> _To do_
Please retype the data that follows, starting at the line containing "content_type: text/css" and stopping after the last line.
[Start of Attachment]
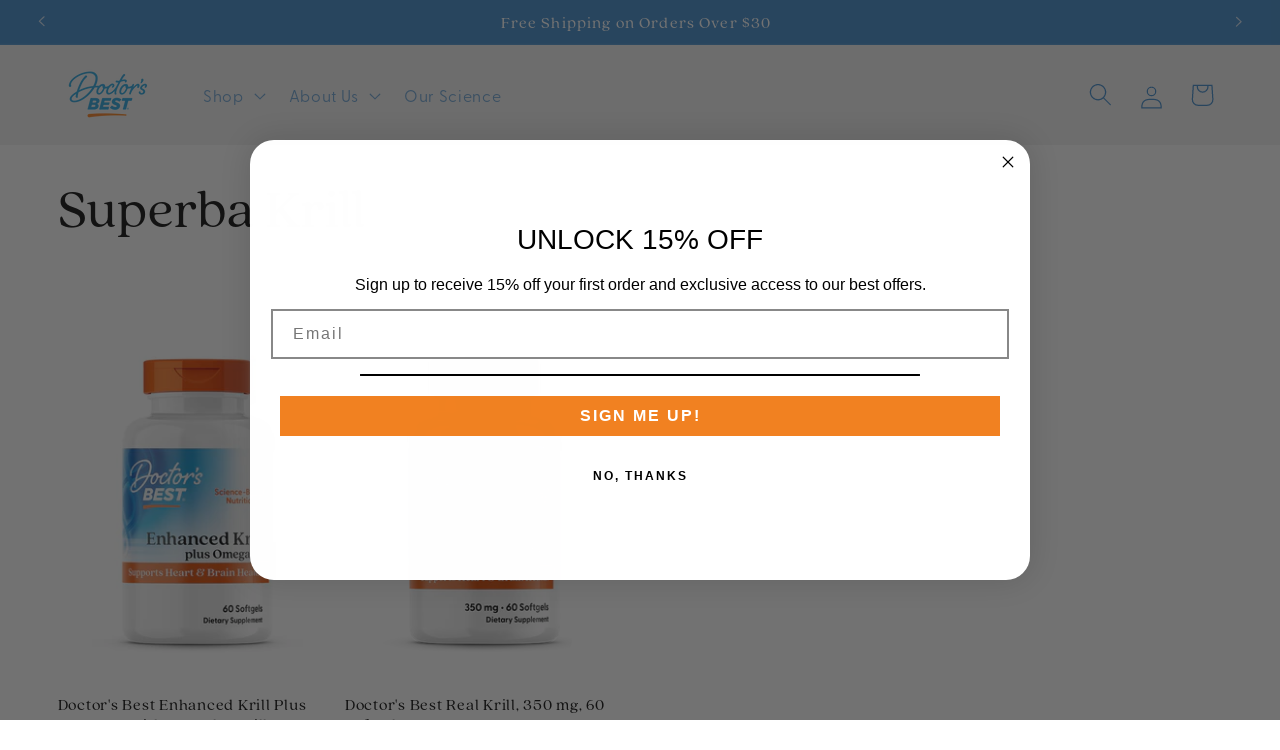

--- FILE ---
content_type: text/css
request_url: https://www.doctorsbest.com/cdn/shop/t/24/assets/design-pack-custom-css.css?v=70682336824973477531757970169
body_size: -911
content:
h1 {
  font-size: 54px;
}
[End of Attachment]
> _Written reply_
content_type: text/css
request_url: https://www.doctorsbest.com/cdn/shop/t/24/assets/design-pack-custom-css.css?v=70682336824973477531757970169
body_size: -911
content:
h1 {
  font-size: 54px;
}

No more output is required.